Last week, MB and I finished the new HBO/Scorcese hit, Boardwalk Empire. It's an amazing show. Set in 1920's Atlantic City, the show depicts the corrupt rule of America's major cities by (fairly interchangeable) mafiosos, mobsters and politicians. During prohibition (lead by uptight, church-going women, finally coming into women's suffrage of course.)
I crawled into bed one night (after watching a particularly hard-hitting episode) and eyed MB up with anxiety and suspicion. The problem with the omnipotent Scorcese and Buscemi pairing, you see, is that the show is too well done. It can be too real. And in a (fairly recent) world where men have everything and women have nothing, this can be trying to watch.
I was reminded of this same feeling during math camp lunch, sitting at a picnic table beneath the stone cold stares of four 10 foot tall sculptures, Champlain, Wolfe, Simcoe and Brock. It is the "Canadiana" building. These are our founding fathers.
And they are creepy.
(And if you've been following since June, you know how much I love Dads.)
Again, the feeling returned during MB and I's latest wine-fueled talk on the future of life on earth (we don't watch TV, remember.) According to MB, history inevitably repeats itself. We see no real progress and we can never be different. (No no, MB does have a soul, he is just a skeptic.)
There was a part of me that couldn't fully agree with him.
"I feel disconnected from history," I try to articulate. "Because (largely) it wasn't women making the decisions."
And for once, he has no rebuttal.
I can't relate to the used 1960s secretaries in the ad biz, or the kept mistresses of 'Nucky' Thompson and his cronies. Women, I argue, are in a different place in history now (if only slightly).

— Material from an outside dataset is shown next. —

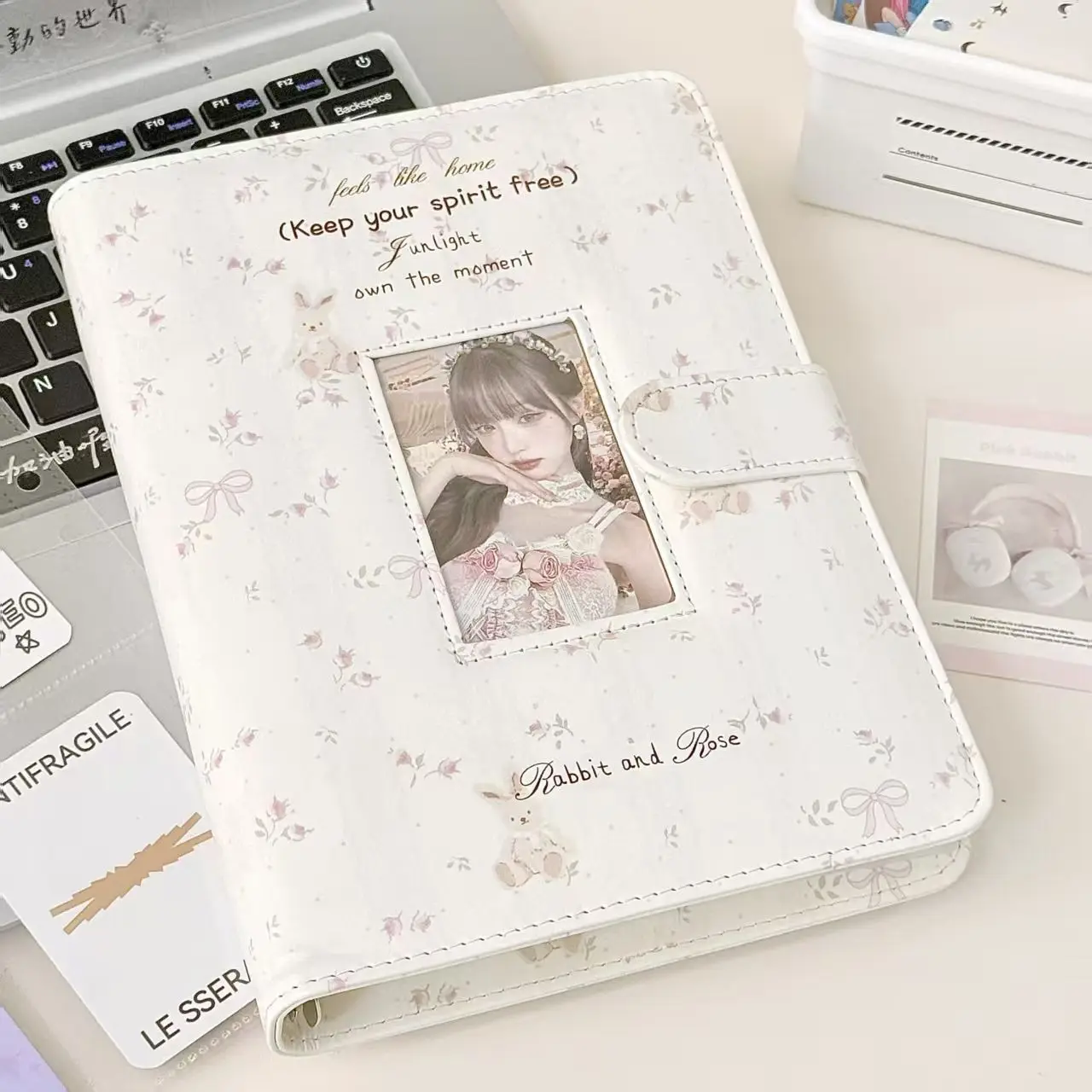 A5 PU Card Binder with Transparent Window Cover Magnetic Buckle 6-Hole 4-Pocket for Photocard Polaroid Notebook Planner Album
A5 PU Card Binder with Transparent Window Cover Magnetic Buckle 6-Hole 4-Pocket for Photocard Polaroid Notebook Planner Album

But I can relate to something from television.
Recently I embarked on the selfish (and wonderful) project of re-watching Sex and the City from start to finish, episode by episode. I'm on season 3 of women discussing the battle of the sexes and wielding post-80's shoulder-pad power over their male counterparts.
In SJP's August Vogue interview she mentions that her decision to end the show after season 6 was in part due to the fact that the show only belonged to a certain time.
I think she was alluding to the materialism and the smoking, vs the story of four independent, accomplished women on HBO.
But on my lunch hour, as I eat my wheat-free, sugar-free, dairy-free lunch and look up at these four, giant, unavoidable stone men (who if crafted anatomically correct, by the way, sport packages the length of my arm)...I can't help but hope that she is wrong.
(As much as I appreciate Jon Hamm in a suit. & Steve Buscemi with his eyes closed, at a flattering 'duskish' time of night, saying something very charming, in a suit.)